Da Bomb sounds very interesting, and Peak is a part of that experience, too. Think Synchronicity-era Police, Snoop Dogg and the Chili Peppers as the house band on the Mothership, and you're close. The friendly DCat says its hip-hop with a touch of rock, and with George Clinton in the band, too, you know something's up.
"It's a band that wants to back up everything that's going on here," he continues. "If DJ BattleCat or J & Sweet or any other pop act needs a core band for a project, for instance, we can play anything."
DCat recently set Clinton up in a 2-week block of studio time near his Canoga Park home. With DCat manning the controls with Peak, even his longest sessions fell far short of George's 24/7 session ethic.
"He sleeps in the studio when he's recording, which is most all of the time. He's got the strongest work ethic I've ever seen," says DCat, who was raised around and spends more than his fair share of time at the mixing board, too. "Anywhere he goes worldwide, man, he finds a place to cut and he just goes! He's always worked like that and he is in his 60s now, and that how he keeps the edge."
New Loops 'N' Beats To Be Found
Not only is Peak the perfect way for DCat to import and work with loops, it's now becoming his most useful tool in finding lots of new beats embedded deeper within those loops. He's been getting into Loop Surfer a lot lately and likes what he is finding with his new beat-hungry friend.
"Peak shows me things I hadn't thought of before. It can analyze and find certain forms, beats, and rhythms within a loop that I might not have otherwise heard and found in the sample."
DCat goes into a great "human drum" mode here to illustrate how he transforms one kick-and-snare loop into another with Peak, before and after Loop Surfer. "Kah-boom, boom-boom" became "kah-boom, kah-boom-kah" with just one click, and he digs that.
"When Peak starts finding those alternate beats on the snare and the backbeat," concludes DCat, a.k.a.

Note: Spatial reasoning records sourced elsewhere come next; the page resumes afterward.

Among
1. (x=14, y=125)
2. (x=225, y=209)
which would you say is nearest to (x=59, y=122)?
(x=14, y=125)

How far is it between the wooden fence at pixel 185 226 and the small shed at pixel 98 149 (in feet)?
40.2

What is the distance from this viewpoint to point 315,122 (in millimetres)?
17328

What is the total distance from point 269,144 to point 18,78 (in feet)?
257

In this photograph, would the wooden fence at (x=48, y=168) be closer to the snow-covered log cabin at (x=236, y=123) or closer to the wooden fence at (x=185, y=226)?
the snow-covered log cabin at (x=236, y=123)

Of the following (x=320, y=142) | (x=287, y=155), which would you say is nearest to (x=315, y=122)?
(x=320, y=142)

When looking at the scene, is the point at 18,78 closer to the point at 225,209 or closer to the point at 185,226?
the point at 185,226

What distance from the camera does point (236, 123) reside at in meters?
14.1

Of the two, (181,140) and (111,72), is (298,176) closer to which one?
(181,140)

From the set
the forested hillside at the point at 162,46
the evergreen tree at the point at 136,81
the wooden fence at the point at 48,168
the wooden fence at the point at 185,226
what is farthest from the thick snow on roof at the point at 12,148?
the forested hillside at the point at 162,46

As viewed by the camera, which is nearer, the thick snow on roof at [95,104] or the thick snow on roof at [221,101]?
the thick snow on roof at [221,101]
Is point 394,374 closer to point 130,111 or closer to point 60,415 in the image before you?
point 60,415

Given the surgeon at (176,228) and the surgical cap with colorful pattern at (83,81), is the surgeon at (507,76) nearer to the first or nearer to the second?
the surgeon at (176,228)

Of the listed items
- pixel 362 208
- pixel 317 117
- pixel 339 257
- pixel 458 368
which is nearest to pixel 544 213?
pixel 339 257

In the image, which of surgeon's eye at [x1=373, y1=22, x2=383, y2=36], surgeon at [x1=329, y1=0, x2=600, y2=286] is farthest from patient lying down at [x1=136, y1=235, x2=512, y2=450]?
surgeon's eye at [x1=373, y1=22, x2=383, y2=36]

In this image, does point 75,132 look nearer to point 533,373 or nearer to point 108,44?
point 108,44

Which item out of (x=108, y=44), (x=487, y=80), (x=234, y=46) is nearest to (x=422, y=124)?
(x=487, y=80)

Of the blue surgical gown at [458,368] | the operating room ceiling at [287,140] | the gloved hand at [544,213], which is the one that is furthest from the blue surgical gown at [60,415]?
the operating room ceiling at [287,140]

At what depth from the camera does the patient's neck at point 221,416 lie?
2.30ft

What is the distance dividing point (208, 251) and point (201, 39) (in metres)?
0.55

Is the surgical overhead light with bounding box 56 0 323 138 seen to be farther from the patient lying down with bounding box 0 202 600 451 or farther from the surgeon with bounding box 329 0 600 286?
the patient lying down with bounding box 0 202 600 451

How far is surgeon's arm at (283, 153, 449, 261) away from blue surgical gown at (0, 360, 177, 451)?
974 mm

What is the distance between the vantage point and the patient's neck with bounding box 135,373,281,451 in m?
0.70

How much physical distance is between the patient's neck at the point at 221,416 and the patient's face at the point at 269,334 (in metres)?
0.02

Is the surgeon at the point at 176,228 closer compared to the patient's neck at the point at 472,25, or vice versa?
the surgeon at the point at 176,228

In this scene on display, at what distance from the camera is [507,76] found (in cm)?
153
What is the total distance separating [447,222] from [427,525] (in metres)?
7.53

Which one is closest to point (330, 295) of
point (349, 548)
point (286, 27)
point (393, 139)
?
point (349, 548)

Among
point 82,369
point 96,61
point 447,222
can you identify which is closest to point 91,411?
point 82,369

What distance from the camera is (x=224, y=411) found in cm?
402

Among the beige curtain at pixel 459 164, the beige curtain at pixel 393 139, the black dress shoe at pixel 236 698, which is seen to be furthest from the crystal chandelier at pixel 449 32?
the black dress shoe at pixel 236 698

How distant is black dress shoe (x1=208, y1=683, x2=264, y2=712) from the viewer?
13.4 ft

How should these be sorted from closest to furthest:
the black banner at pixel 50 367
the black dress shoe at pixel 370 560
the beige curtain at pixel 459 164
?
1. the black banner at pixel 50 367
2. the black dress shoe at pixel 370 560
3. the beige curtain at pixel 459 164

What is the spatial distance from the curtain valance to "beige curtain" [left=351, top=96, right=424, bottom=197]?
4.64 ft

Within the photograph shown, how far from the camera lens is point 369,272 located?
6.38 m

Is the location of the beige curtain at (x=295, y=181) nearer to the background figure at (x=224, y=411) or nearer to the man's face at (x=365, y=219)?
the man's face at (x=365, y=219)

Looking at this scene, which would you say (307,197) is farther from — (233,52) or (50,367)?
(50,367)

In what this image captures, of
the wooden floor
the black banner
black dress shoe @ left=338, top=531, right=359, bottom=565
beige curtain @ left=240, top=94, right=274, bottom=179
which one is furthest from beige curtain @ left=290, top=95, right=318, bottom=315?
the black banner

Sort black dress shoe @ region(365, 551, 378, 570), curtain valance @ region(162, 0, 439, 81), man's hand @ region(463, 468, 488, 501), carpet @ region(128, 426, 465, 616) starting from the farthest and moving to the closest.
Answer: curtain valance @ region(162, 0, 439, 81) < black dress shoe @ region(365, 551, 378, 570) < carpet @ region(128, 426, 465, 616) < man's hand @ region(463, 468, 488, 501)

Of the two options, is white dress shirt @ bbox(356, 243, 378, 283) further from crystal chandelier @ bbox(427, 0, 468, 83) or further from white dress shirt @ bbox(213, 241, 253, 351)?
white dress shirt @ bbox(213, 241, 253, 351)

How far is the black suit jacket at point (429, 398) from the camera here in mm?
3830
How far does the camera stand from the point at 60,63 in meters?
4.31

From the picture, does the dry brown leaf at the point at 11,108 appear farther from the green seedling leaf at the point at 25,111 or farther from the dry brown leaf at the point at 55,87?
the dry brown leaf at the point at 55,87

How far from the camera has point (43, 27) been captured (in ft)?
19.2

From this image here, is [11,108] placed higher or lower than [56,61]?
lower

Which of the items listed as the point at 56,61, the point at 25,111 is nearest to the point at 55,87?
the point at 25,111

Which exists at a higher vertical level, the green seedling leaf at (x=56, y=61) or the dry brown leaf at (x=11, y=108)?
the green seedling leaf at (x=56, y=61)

Dwayne Cornelius, "and then it starts getting all those dope pickups and start-offs with it, that's when you're goin', 'OK, that's cool!' Now, you start talkin' about some plug-ins and filters that find even more loops and grooves, and you do it all within Peak. It's also my mastering program, everything, and without having to open up the multi-track session and go backwards just to do that, either. And being able to burn in Peak now, wow, that's great. Everyone has their own studios now, so when you have a strong tool like Peak you can do your mix, put it in Peak, and make sure your mix is right where it should be."